# which water gets warm first?



## ohiou_98 (Mar 19, 2007)

I'm planning a bass fishing trip for easter weekend. (I'm not sure where to go yet though) If we continue to have the same type of cold weather we've been having, it could make fishing tough. A guy I work with suggested hitting some shallow lakes with the belief that those lakes will warm-up before deeper lakes, thus, causing the bass to feed heavier. I guess this makes sense. 

So, here's what I'm wondering, for early spring (late March) wouldn't a shallow pond be better than a deep lake?


----------



## sparkywest28 (Feb 27, 2005)

yea,they usually warm up faster than a lake.it seems they spawn about 2 weeks before lake fish do thus warmer water in ponds.


----------



## BassCrazy (Oct 11, 2007)

Murky water warms faster than clear water.

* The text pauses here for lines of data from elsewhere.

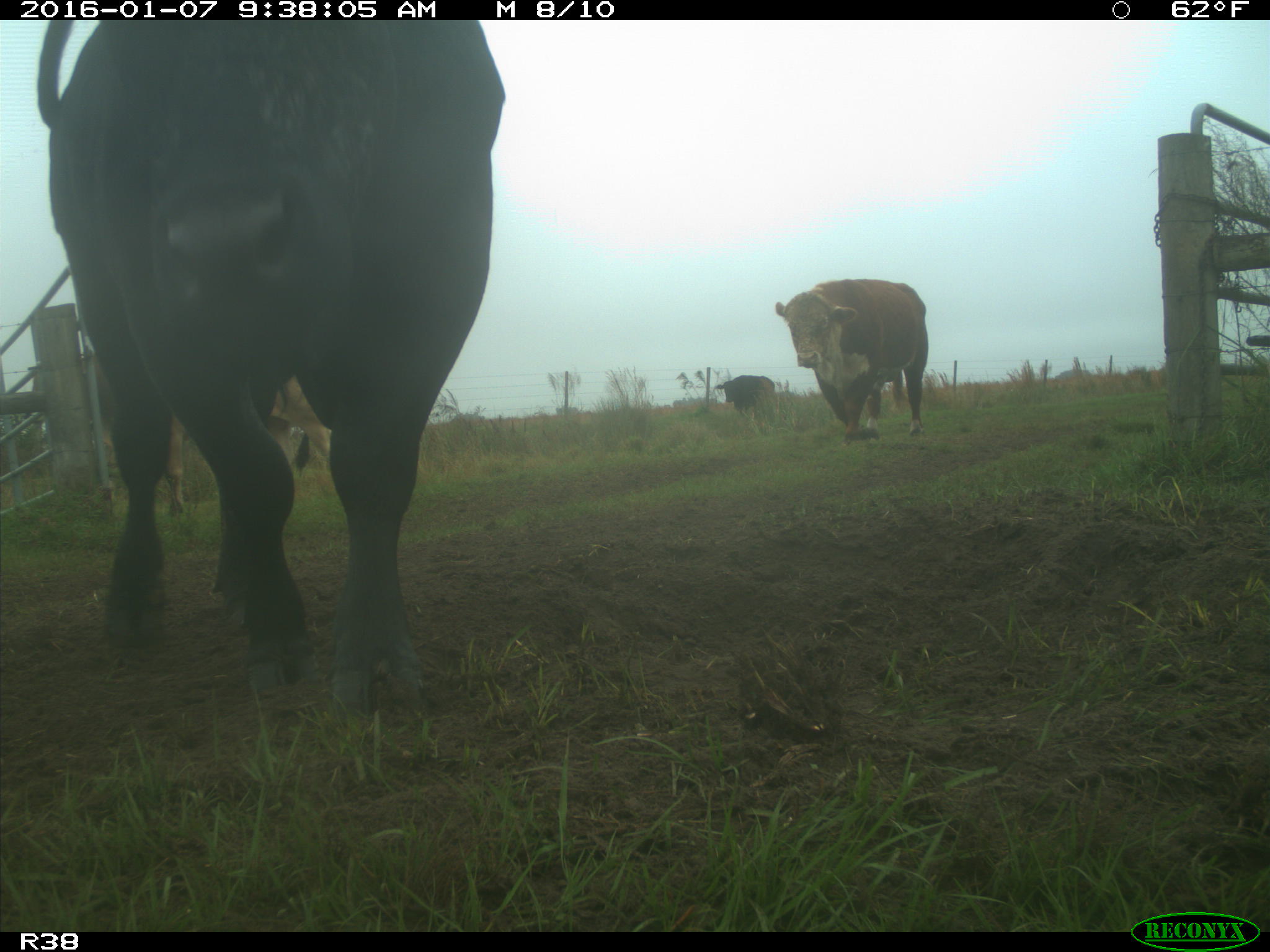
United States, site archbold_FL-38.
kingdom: Animalia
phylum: Chordata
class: Mammalia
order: Artiodactyla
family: Bovidae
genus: Bos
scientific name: Bos taurus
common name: domestic cow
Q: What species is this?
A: Bos taurus (domestic cow).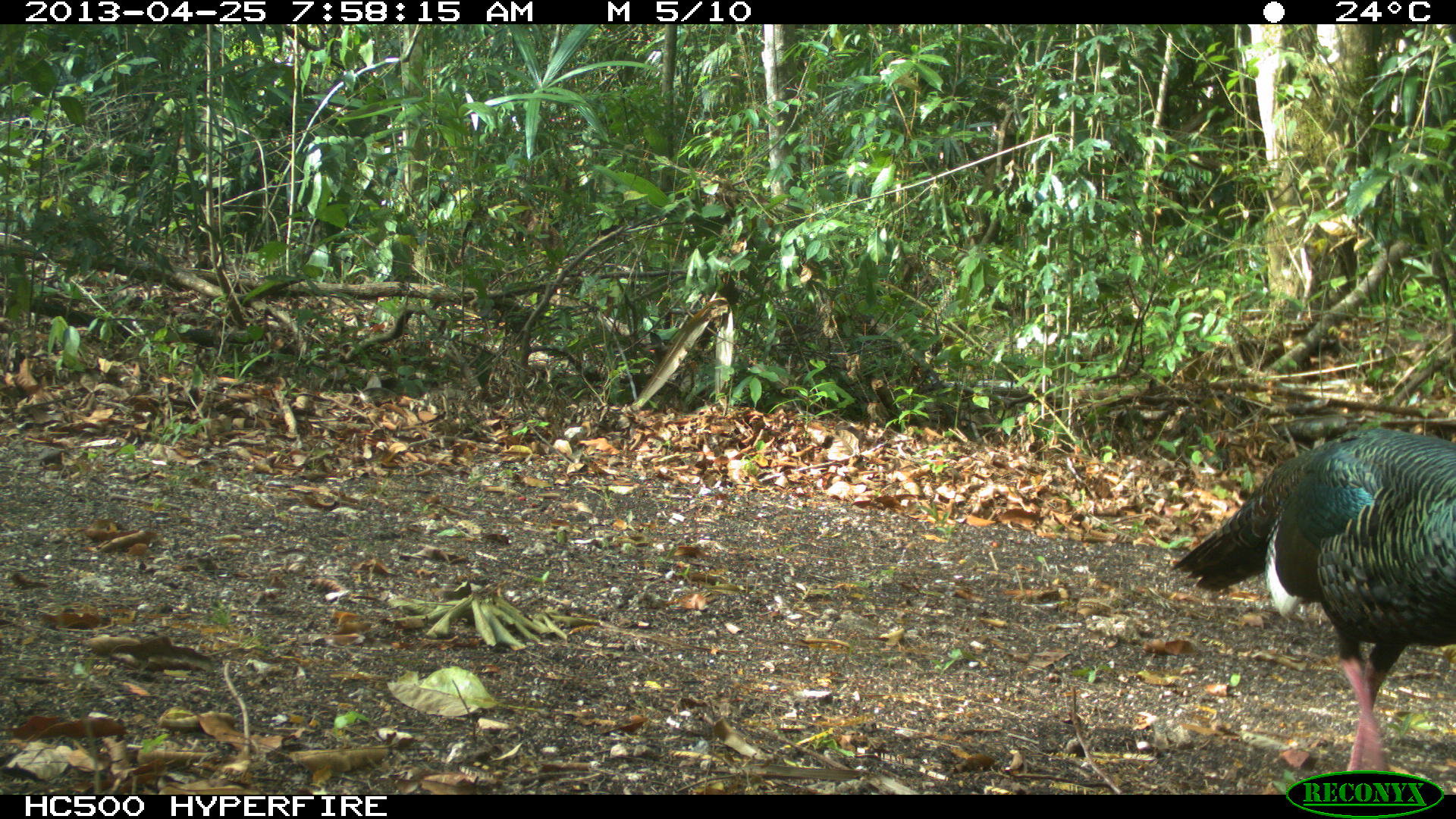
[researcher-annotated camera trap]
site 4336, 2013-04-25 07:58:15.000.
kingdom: Animalia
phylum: Chordata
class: Aves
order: Galliformes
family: Phasianidae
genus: Meleagris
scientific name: Meleagris ocellata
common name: ocellated turkey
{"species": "Meleagris ocellata (ocellated turkey)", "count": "1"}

Shallow lakes warm up faster than deep lakes.

Dark bottom areas in those fisheries warm faster than lighter color bottom areas. 

Areas in any lake protected from a cold northwest wind (facing a south wind if there was one) warm faster than those areas pelted by it. 

Lastly, if you get a warm front and rain for a day or so in the spring, any area of the lake with a smaller creek running in will be pumping warm water into the lake.

Good fishin'

Joe


----------